Alice Gregory is plagued by dark circles under her eyes. She wrote about her plight recently for Allure magazine. On bad days, she writes, they’re the same color as “fresh bruises.” She’s spent hundreds of dollars on concealers and untold hours applying them. “Some,” she says, “are better than others, but all produce, to various degrees, a creepy, crepe-y grayness that looks worse, in my opinion, than my bare, discolored skin.”
So she set out to find a more effective remedy.
While under-eye circles are partly genetic, a number of external factors, including diet, lifestyle, and allergies can make them worse. As can aging. As we get older, the fat pads all across our face get smaller and move down. It’s particularly noticeable under the eyes because the skin around the eyes is the thinnest on the body.
Which is to say that under-eye circles are one of the earliest signs of aging.
At only 31, Alice had already noticed that her under-eye circles had worsened over the last few years.
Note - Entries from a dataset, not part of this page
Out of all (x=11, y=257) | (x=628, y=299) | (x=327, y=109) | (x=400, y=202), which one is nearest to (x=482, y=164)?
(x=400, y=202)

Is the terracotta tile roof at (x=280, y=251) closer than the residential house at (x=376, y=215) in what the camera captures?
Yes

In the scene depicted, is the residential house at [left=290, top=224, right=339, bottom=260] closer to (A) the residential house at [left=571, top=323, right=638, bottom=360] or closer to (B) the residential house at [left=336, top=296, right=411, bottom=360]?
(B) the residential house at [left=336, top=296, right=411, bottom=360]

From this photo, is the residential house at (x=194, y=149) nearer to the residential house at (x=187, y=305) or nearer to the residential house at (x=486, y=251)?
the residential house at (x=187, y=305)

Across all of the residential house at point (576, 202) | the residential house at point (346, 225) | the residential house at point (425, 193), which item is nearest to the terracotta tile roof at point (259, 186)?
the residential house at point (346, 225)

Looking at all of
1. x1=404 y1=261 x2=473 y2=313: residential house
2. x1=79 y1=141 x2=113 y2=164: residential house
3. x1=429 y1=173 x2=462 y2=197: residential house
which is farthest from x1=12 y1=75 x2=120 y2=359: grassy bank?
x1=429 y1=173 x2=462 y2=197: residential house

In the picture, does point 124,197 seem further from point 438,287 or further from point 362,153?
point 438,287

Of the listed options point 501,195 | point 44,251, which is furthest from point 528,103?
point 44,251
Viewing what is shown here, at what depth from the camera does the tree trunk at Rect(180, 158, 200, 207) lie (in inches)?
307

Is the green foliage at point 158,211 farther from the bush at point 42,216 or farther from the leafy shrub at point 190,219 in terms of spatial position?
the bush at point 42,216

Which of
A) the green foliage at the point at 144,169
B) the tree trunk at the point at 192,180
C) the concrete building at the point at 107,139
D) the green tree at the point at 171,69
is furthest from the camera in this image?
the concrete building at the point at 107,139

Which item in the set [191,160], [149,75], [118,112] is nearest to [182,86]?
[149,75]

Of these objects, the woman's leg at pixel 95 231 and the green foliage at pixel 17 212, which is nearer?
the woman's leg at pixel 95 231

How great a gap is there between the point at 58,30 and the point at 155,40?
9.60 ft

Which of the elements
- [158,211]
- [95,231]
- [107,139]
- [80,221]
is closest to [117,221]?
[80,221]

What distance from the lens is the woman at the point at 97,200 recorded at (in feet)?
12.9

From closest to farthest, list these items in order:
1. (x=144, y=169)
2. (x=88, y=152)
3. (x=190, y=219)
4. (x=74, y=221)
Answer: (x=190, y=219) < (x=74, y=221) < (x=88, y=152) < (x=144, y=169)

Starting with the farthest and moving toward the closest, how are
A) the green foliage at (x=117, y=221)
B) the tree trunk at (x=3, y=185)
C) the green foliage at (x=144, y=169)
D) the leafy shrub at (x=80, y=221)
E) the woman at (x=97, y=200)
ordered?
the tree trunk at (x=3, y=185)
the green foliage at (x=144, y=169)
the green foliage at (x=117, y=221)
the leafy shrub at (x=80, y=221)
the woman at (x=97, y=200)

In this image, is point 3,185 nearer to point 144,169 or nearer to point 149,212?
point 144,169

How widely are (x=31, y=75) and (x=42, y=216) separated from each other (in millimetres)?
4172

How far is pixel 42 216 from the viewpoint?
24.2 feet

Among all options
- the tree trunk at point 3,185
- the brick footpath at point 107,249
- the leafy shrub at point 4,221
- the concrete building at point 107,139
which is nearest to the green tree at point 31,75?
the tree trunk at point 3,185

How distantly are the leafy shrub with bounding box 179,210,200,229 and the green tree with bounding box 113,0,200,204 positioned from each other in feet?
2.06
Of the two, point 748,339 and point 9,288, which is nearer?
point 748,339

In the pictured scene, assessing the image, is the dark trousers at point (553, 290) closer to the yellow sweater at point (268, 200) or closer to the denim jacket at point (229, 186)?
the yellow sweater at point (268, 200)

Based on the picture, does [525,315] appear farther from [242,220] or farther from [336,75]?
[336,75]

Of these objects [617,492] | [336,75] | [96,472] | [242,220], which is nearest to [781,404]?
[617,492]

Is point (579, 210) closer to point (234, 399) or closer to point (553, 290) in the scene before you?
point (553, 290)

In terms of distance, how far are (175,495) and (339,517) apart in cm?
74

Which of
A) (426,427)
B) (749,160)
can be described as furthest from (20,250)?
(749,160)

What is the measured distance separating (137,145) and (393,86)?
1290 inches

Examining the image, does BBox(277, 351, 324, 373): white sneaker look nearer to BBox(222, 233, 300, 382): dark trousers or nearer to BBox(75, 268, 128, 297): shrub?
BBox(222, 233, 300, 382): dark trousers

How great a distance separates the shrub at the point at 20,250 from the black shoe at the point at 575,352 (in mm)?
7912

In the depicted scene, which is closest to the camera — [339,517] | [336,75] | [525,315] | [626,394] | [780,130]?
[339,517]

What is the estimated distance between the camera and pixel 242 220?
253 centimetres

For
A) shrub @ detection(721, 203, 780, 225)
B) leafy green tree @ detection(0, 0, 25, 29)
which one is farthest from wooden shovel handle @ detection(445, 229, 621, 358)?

The effect, she was told by a dermatologist, was being heightened because brownish splotches, AKA hyperpigmentation, had also formed around her eyes, caused in part by eczema.
Alice was presented with a few different options that could potentially improve her circles. Platelet-rich plasma injections—blood is extracted from the patient, spun in a centrifuge to increase its platelet concentration, then injected into the targeted part of the body—and microneedling would boost collagen production, which would thicken the skin under her eyes enough that fewer blue blood vessels could show through.
The most effective approach would be blepharoplasty, or eyelid surgery. For those who have protruding fat pads under their eyes, like Alice, the fat can be redistributed in the lower eyelids to eliminate puffiness or bulges. In the process, the surgeon may also make adjustments to correct special issues, like muscle laxity.
Alice opted for a less-invasive approach: a hyaluronic acid filler, like Restylane-L or Juvéderm Vollure, “robust enough to lift but soft enough to be used in a delicate area,” as her doctor describes them. The results would last about a year.
“My three most attentive female friends confirmed I looked a lot better, but only after I reported what I had done to myself; my husband didn’t notice anything at all, which, when I think about it, is exactly the reaction I had wanted but not articulated,” Alice writes. “The dark circles are still there—let’s not kid ourselves. But they’re less the result of ever-worsening facial cavities and due more to hyperpigmentation, which is slowly improving. I now look a little tired rather than agonized.”